The interviews included a claim that Mr Adams asked a priest from St Peter’s Cathedral, close to where the McConville family lived in the Divis flats complex, to get Mrs McConville out of the area, but he refused.

Mr McIntyre repeated the question of whether Mr Adams or Mr McClure said she should be disappeared several times.

Z said: “They said they couldn’t take the heat from throwing her on the street.

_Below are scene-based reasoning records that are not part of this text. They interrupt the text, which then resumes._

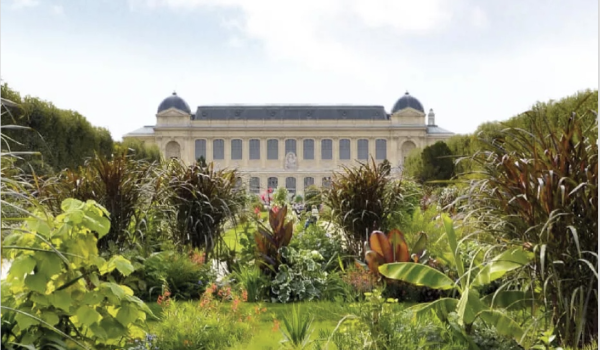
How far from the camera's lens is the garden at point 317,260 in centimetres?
229

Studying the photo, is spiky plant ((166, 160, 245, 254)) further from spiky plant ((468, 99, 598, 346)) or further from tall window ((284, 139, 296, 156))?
tall window ((284, 139, 296, 156))

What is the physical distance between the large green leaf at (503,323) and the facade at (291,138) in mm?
49543

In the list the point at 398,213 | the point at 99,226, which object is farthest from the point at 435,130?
the point at 99,226

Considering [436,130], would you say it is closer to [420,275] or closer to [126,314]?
[420,275]

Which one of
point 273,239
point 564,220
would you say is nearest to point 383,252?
point 273,239

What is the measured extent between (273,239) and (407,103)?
166ft

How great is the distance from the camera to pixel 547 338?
8.89ft

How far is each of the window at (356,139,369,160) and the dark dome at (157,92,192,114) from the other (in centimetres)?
1440

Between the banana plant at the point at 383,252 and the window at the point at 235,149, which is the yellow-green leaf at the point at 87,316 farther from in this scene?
the window at the point at 235,149

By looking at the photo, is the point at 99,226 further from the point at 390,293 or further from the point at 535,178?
the point at 390,293

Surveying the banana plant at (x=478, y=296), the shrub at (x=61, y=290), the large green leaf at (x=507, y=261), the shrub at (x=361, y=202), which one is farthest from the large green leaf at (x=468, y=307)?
the shrub at (x=361, y=202)

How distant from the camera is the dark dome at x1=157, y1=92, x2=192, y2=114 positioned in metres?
54.4

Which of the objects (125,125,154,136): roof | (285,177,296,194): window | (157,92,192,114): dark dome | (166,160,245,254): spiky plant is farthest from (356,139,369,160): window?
(166,160,245,254): spiky plant

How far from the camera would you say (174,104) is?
54375 mm
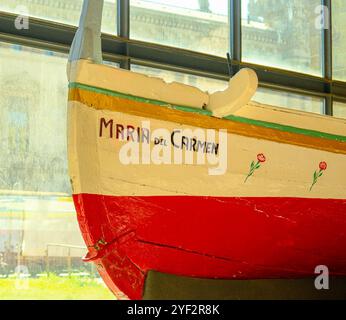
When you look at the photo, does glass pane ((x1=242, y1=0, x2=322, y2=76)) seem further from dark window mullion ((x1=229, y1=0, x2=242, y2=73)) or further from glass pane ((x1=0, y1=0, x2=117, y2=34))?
glass pane ((x1=0, y1=0, x2=117, y2=34))

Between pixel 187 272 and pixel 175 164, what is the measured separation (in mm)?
566

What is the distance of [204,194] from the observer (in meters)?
3.19

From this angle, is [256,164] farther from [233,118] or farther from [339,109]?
[339,109]

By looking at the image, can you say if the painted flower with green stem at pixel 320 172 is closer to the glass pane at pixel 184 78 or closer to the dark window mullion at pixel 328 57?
the glass pane at pixel 184 78

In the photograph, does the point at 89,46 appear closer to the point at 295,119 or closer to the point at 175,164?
the point at 175,164

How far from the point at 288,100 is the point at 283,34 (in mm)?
598

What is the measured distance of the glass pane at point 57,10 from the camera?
448cm

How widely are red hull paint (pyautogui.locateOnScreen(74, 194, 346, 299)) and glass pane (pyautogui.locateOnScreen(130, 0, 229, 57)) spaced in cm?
221

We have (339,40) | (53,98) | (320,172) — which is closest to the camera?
(320,172)

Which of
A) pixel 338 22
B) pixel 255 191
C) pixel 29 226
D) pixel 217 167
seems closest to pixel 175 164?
pixel 217 167

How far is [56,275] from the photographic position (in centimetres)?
452

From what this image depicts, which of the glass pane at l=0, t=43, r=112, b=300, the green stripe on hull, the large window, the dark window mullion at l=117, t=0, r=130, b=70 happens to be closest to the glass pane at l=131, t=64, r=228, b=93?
the large window

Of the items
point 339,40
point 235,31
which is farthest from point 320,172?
point 339,40

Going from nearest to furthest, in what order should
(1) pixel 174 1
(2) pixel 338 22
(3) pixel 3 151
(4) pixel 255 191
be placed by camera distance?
(4) pixel 255 191, (3) pixel 3 151, (1) pixel 174 1, (2) pixel 338 22
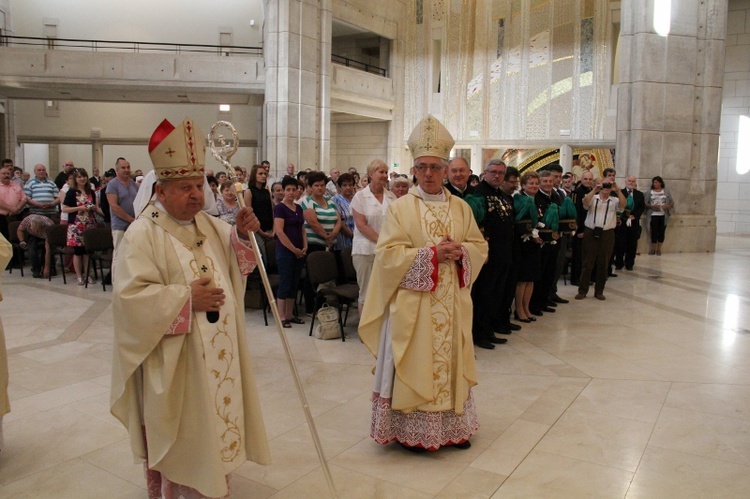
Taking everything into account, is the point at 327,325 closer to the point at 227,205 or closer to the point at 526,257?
the point at 227,205

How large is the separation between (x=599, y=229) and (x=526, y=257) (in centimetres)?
168

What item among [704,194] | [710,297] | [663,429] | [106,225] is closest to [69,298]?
[106,225]

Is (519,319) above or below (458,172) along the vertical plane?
below

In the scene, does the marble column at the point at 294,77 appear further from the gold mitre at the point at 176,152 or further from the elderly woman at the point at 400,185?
the gold mitre at the point at 176,152

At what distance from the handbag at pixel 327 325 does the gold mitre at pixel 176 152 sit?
3633 millimetres

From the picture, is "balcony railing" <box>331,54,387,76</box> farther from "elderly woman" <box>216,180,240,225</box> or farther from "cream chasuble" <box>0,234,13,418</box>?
"cream chasuble" <box>0,234,13,418</box>

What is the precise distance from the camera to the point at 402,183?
5.99 meters

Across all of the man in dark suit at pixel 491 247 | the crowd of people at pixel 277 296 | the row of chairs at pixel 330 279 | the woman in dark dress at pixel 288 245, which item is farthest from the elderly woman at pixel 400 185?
the woman in dark dress at pixel 288 245

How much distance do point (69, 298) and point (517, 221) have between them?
560 cm

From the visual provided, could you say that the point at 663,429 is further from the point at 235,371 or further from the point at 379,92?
the point at 379,92

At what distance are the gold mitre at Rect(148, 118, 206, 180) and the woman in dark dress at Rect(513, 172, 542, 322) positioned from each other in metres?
4.51

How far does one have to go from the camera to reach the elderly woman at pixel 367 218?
19.4ft

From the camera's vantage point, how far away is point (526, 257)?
699 cm

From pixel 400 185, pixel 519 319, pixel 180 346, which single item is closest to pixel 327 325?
pixel 400 185
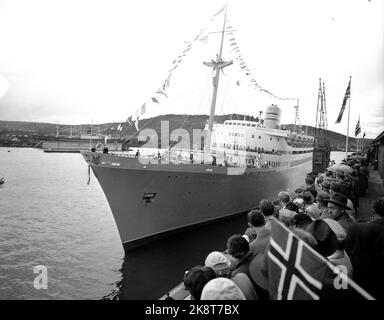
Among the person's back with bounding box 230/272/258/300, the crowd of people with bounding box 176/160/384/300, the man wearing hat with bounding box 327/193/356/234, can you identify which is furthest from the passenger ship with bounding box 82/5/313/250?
the person's back with bounding box 230/272/258/300

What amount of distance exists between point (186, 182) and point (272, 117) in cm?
1549

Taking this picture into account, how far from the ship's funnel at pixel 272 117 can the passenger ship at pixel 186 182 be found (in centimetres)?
324

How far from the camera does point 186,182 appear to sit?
14.7 m

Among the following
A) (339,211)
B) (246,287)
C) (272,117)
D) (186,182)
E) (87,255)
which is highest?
(272,117)

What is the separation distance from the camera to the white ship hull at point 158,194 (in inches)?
510

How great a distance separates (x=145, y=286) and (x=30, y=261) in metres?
5.64

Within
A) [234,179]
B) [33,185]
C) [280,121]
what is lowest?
[33,185]

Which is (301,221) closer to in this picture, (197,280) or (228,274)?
(228,274)

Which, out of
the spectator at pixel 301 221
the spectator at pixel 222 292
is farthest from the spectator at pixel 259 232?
the spectator at pixel 222 292

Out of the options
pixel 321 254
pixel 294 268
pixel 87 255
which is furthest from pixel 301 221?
pixel 87 255

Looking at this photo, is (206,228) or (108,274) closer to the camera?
(108,274)

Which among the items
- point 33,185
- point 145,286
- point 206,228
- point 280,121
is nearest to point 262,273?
point 145,286

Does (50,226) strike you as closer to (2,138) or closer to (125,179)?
(125,179)
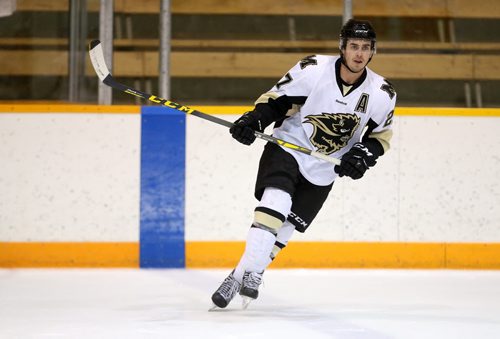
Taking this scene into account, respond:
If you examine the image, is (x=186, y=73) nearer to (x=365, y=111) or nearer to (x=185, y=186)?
(x=185, y=186)

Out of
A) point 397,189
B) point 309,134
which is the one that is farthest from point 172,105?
point 397,189

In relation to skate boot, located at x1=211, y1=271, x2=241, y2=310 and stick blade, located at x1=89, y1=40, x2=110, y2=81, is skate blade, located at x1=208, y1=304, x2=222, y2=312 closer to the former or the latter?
skate boot, located at x1=211, y1=271, x2=241, y2=310

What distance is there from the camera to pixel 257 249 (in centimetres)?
352

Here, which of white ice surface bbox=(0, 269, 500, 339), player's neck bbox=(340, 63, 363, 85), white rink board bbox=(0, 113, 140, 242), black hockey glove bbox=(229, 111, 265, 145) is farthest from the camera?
white rink board bbox=(0, 113, 140, 242)

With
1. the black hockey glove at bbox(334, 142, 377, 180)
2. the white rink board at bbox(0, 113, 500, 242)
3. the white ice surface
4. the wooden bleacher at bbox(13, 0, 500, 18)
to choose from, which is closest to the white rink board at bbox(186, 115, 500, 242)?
the white rink board at bbox(0, 113, 500, 242)

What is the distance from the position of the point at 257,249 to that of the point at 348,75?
28.9 inches

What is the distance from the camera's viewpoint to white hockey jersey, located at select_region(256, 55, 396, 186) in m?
3.60

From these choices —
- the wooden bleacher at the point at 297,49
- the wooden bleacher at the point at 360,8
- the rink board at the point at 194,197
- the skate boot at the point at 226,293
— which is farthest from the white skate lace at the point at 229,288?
the wooden bleacher at the point at 360,8

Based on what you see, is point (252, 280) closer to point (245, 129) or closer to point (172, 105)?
point (245, 129)

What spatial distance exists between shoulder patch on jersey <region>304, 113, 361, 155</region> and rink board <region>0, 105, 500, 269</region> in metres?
1.39

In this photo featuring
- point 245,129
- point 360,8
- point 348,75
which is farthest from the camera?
point 360,8

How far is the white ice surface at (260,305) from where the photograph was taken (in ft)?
10.4

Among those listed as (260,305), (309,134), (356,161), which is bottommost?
(260,305)

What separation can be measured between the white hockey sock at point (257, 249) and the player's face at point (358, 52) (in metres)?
0.70
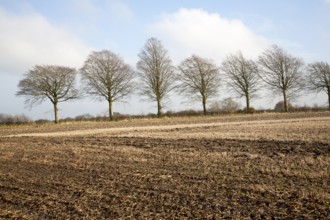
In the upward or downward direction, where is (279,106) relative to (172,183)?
upward

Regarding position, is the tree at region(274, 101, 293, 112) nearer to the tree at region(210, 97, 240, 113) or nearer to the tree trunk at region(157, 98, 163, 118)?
the tree at region(210, 97, 240, 113)

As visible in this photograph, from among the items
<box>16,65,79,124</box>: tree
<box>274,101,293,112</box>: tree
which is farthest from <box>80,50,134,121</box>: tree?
<box>274,101,293,112</box>: tree

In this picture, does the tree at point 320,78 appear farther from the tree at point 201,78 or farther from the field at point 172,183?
the field at point 172,183

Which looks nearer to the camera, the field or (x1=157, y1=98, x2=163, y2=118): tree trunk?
the field

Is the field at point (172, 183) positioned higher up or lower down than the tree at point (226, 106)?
lower down

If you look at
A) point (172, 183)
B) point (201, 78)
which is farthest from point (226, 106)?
point (172, 183)

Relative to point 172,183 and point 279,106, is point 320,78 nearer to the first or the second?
point 279,106

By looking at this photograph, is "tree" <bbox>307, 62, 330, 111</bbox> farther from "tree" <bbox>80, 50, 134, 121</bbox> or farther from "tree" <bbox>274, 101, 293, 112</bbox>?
"tree" <bbox>80, 50, 134, 121</bbox>

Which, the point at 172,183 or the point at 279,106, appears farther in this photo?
the point at 279,106

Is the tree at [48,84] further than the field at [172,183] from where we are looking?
Yes

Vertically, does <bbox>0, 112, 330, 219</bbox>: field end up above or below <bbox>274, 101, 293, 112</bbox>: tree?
below

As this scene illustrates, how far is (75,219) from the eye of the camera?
6512 mm

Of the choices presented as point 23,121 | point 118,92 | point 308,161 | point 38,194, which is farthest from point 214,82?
point 38,194

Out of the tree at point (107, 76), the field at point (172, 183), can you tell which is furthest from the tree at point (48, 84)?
the field at point (172, 183)
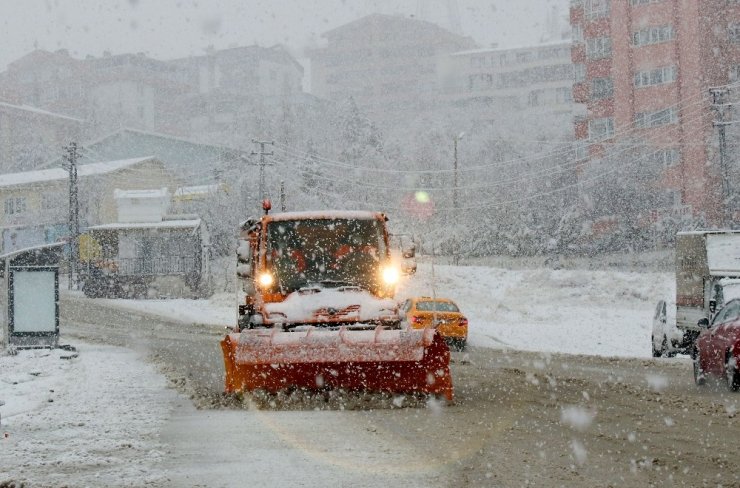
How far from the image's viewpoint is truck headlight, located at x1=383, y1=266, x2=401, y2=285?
46.6ft

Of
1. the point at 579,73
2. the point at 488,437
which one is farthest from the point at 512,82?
the point at 488,437

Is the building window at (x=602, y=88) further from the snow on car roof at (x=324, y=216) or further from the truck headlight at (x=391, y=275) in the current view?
the truck headlight at (x=391, y=275)

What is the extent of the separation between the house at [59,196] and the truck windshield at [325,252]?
5580cm

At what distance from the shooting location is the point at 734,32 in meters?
58.9

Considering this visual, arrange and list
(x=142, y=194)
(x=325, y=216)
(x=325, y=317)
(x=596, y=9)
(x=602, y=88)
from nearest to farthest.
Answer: (x=325, y=317)
(x=325, y=216)
(x=142, y=194)
(x=602, y=88)
(x=596, y=9)

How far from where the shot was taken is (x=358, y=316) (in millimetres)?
13180

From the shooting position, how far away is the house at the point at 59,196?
2675 inches

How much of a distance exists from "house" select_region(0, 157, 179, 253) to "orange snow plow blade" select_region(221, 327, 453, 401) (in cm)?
5765

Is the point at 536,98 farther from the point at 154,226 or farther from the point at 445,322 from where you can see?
the point at 445,322

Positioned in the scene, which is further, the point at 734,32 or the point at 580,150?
the point at 580,150

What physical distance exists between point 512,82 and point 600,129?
142ft

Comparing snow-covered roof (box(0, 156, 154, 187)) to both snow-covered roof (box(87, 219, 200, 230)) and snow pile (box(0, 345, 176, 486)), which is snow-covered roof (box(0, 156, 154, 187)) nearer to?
snow-covered roof (box(87, 219, 200, 230))

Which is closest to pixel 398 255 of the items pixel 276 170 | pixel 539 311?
pixel 539 311

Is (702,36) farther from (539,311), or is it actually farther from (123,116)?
(123,116)
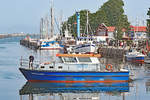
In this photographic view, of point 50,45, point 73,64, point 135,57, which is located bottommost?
point 135,57

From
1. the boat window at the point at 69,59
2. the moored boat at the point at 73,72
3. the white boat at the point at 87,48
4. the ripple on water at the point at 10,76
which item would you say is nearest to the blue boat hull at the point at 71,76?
the moored boat at the point at 73,72

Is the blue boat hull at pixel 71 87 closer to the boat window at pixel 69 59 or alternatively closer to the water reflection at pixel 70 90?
the water reflection at pixel 70 90

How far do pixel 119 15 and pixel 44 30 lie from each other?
31.4 meters

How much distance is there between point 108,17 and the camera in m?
139

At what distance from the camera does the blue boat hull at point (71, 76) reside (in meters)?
36.5

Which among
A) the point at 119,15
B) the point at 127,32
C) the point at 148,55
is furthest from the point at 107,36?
the point at 148,55

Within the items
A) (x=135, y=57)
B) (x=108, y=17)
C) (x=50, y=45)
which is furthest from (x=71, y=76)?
(x=108, y=17)

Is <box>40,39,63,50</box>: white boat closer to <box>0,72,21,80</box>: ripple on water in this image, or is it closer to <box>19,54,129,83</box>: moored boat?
<box>0,72,21,80</box>: ripple on water

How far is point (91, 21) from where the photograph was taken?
129 metres

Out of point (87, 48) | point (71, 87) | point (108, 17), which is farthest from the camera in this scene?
point (108, 17)

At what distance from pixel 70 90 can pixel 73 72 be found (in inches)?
81.6

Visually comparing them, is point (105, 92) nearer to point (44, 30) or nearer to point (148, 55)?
point (148, 55)

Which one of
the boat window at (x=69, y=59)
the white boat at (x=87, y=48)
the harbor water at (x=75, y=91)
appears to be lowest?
the harbor water at (x=75, y=91)

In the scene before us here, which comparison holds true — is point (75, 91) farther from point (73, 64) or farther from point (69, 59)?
point (69, 59)
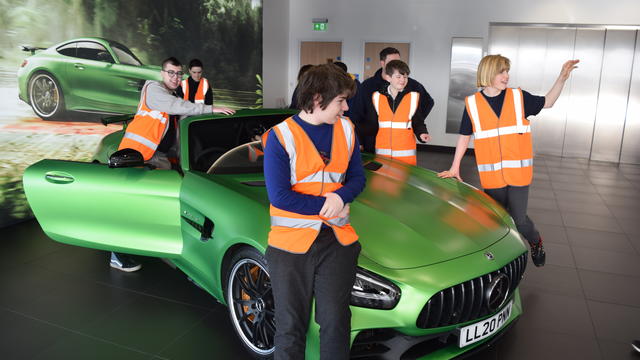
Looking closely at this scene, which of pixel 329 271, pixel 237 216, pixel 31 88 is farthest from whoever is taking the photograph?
pixel 31 88

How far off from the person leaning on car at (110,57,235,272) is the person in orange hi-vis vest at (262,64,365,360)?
1.56 meters

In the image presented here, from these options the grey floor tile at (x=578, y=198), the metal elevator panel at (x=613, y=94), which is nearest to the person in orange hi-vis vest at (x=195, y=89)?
the grey floor tile at (x=578, y=198)

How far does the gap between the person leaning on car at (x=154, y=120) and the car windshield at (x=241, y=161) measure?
1.16ft

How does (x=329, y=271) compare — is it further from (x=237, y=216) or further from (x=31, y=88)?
(x=31, y=88)

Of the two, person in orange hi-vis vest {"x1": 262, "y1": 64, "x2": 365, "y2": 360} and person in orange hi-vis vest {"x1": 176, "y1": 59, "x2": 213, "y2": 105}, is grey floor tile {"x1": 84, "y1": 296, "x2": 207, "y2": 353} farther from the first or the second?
person in orange hi-vis vest {"x1": 176, "y1": 59, "x2": 213, "y2": 105}

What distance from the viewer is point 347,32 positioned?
398 inches

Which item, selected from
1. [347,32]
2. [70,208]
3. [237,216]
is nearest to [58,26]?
[70,208]

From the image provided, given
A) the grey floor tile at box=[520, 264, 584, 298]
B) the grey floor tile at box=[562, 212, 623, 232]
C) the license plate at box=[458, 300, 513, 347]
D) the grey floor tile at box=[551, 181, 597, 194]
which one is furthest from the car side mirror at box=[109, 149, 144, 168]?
the grey floor tile at box=[551, 181, 597, 194]

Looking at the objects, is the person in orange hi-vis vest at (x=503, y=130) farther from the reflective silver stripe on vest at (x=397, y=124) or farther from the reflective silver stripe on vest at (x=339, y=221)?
the reflective silver stripe on vest at (x=339, y=221)

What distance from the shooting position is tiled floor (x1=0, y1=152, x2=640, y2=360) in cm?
269

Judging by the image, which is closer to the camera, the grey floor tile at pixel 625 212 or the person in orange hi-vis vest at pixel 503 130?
the person in orange hi-vis vest at pixel 503 130

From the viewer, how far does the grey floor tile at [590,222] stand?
16.4 ft

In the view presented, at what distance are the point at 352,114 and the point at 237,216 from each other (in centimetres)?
229

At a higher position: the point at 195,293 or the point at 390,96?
the point at 390,96
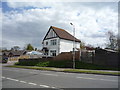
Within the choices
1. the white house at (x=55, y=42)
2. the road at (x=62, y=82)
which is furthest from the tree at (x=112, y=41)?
the road at (x=62, y=82)

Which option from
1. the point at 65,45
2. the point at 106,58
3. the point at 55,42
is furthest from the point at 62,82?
the point at 65,45

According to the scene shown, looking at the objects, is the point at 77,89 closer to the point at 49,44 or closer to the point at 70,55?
the point at 70,55

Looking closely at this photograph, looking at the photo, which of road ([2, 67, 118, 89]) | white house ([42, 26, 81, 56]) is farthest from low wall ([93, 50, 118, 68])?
white house ([42, 26, 81, 56])

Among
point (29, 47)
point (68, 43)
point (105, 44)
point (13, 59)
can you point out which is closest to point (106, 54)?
point (68, 43)

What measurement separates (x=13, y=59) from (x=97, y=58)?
3883 cm

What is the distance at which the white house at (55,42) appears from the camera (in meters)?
42.6

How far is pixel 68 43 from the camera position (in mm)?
A: 45469

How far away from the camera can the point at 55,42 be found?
43.6 metres

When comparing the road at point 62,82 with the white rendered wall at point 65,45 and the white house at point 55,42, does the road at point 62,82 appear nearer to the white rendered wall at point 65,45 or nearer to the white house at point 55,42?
the white house at point 55,42

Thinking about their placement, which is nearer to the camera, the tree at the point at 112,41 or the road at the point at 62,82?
the road at the point at 62,82

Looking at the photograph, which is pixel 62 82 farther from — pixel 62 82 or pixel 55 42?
pixel 55 42

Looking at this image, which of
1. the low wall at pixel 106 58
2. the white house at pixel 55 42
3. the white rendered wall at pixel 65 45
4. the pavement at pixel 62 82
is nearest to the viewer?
the pavement at pixel 62 82

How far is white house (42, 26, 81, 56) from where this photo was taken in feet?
140

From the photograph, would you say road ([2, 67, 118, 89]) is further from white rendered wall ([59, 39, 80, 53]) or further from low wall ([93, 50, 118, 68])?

They were recommending her disappearance.

“At the end of the day you could have had a situation where someone in GHQ could have said no,” Mr McIntyre said. “Someone was promoting it?”

“Yeah, I was arguing with Gerry and Pat … I wasn’t arguing with myself.”

Mr Adams, who was questioned by police about Mrs McConville’s murder in 2014 following the seizure of the tapes, denied being in the meeting Z described.

He was never charged with any offence in connection with the murder, and told the court he had no involvement.

“I never had any discussion with Ivor Bell about Mrs McConville and I never attended any meeting and I want to deny, as I did when I was questioned in Antrim barracks, categorically, any involvement in the abduction, the killing and the burial of Jean McConville,” he said.

Asked about the claim he was a senior figure in the IRA in Belfast, Mr Adams responded: “I have never hidden my associations with the IRA, I have never sought to distance myself from the IRA. I have denied IRA membership.”

He said he regarded the IRA as a “legitimate response” to what was happening in the 1970s in Northern Ireland, but opposed the secret burial of victims.

The IRA is believed to have disappeared 15 people, while the INLA disappeared one.

The remains of three – Robert Nairac, Joe Lynskey and Columba McVeigh – have not been found despite search efforts.

Columba McVeigh, Joe Lynskey and Robert Nairac
Columba McVeigh, Joe Lynskey and Robert Nairac (PA)

Mr Adams told the court: “I think that the IRA were totally wrong to have shot and secretly buried these folks, and particularly that there should have been compassion shown to Mrs McConville, leaving aside the rights and wrongs or anything else, the fact was she was a widowed woman with 10 children and that should have begged compassion.”

She was abducted from her family home at St Jude’s Walk by masked men and women on an unknown date in November or December 1972. She was never seen alive again.

In 1999 the IRA admitted Mrs McConville’s murder but her remains were not discovered until a member of the public found them on a beach in Co Louth in 2003. No-one has ever been convicted of her murder.